#### Work required:
Reproduce verbatim the passage describing the Lightly Docker train, embed, and select workflow.

#### Excerpt provided:

The Lightly Docker solution follows a train, embed, select flow using self-supervised learning.
+-------+ +-------+ +--------+ | Train +----->+ Embed +----->+ Select | +-------+ +-------+ +--------+
You can either use a pre-trained model from the model zoo or fine-tune a model on your unlabeled dataset using self-supervised learning. The output of the train step is a model checkpoint.
The embed step creates embeddings of the input dataset. Each sample gets represented using a low-dimensional vector. The output of the embed step is a .csv file.
Finally, based on the embeddings and additional information we can use one of the sampling algorithms to pick the relevant data for you. The output of the select step is a list of filenames as well as analytics in form of a pdf report with plots.
You can use each of the three steps independently as well. E.g. you can use the Lightly Docker to embed a dataset and train a linear classifier on top of them.
The docker solution can be used as a command-line interface. You run the container, tell it where to find data, and where to store the result. That’s it. There are various parameters you can pass to the container. We put a lot of effort to also expose the full lightly framework configuration. You could use the docker solution to train a self-supervised model instead of using the Python framework.
Before jumping into the detail let’s have a look at some basics. The docker container can be used as a simple script. You can control parameters by changing flags.

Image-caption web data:
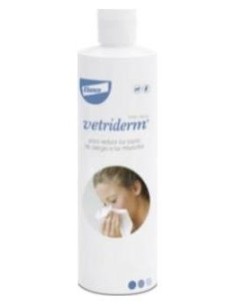 Vetriderm Solucion Topica 350Ml
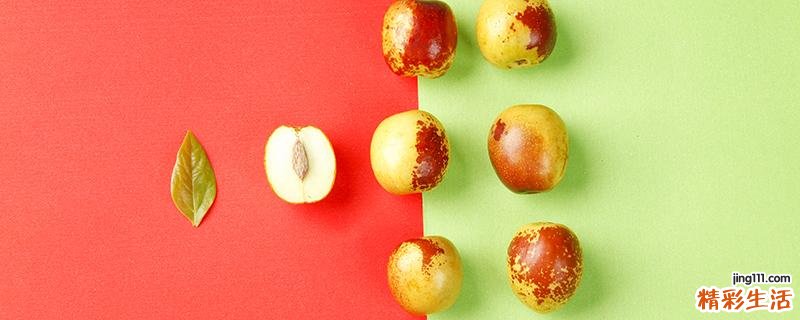 一吃冬枣就闹肚子咋回事 冬枣吃多了拉肚子怎么办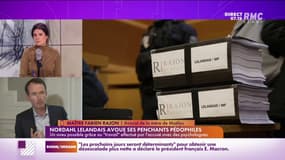 Rajon : "Nordahl Lelandais ment de manière effrontée"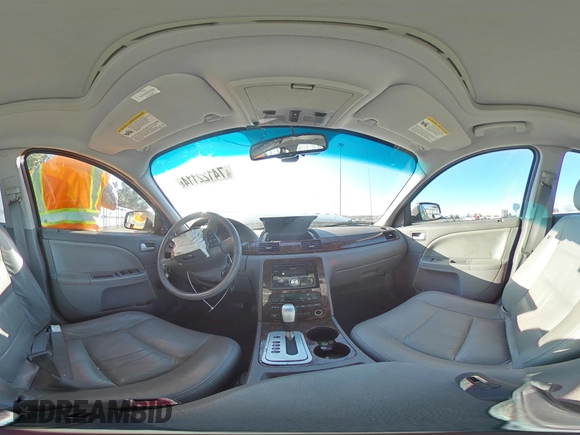 2006 Ford Five Hundred SEL with VIN 1FAFP24136G147262, listed as a Copart auction lot 74122114 with 0 mi miles and Salvage Title. Bid and sale history available at carsss.com. Image 12.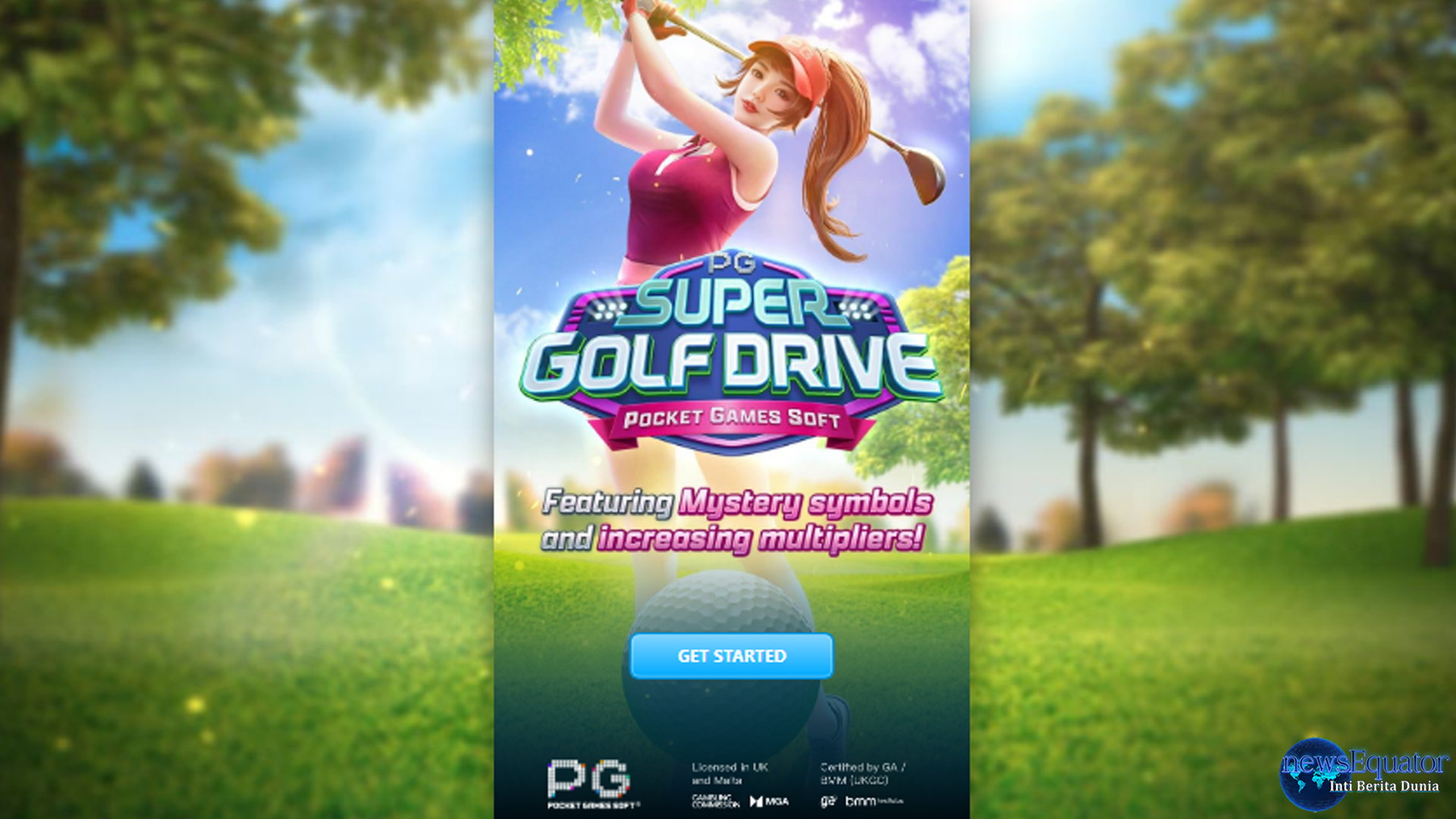 Rasakan Sensasi Super Golf Drive di Rtp8000 yang Menggoda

#### Completed task:
The Lightly Docker solution follows a train, embed, select flow using self-supervised learning.
+-------+ +-------+ +--------+ | Train +----->+ Embed +----->+ Select | +-------+ +-------+ +--------+
You can either use a pre-trained model from the model zoo or fine-tune a model on your unlabeled dataset using self-supervised learning. The output of the train step is a model checkpoint.
The embed step creates embeddings of the input dataset. Each sample gets represented using a low-dimensional vector. The output of the embed step is a .csv file.
Finally, based on the embeddings and additional information we can use one of the sampling algorithms to pick the relevant data for you. The output of the select step is a list of filenames as well as analytics in form of a pdf report with plots.
You can use each of the three steps independently as well. E.g. you can use the Lightly Docker to embed a dataset and train a linear classifier on top of them.
The docker solution can be used as a command-line interface. You run the container, tell it where to find data, and where to store the result. That’s it. There are various parameters you can pass to the container. We put a lot of effort to also expose the full lightly framework configuration. You could use the docker solution to train a self-supervised model instead of using the Python framework.
Before jumping into the detail let’s have a look at some basics. The docker container can be used as a simple script. You can control parameters by changing flags.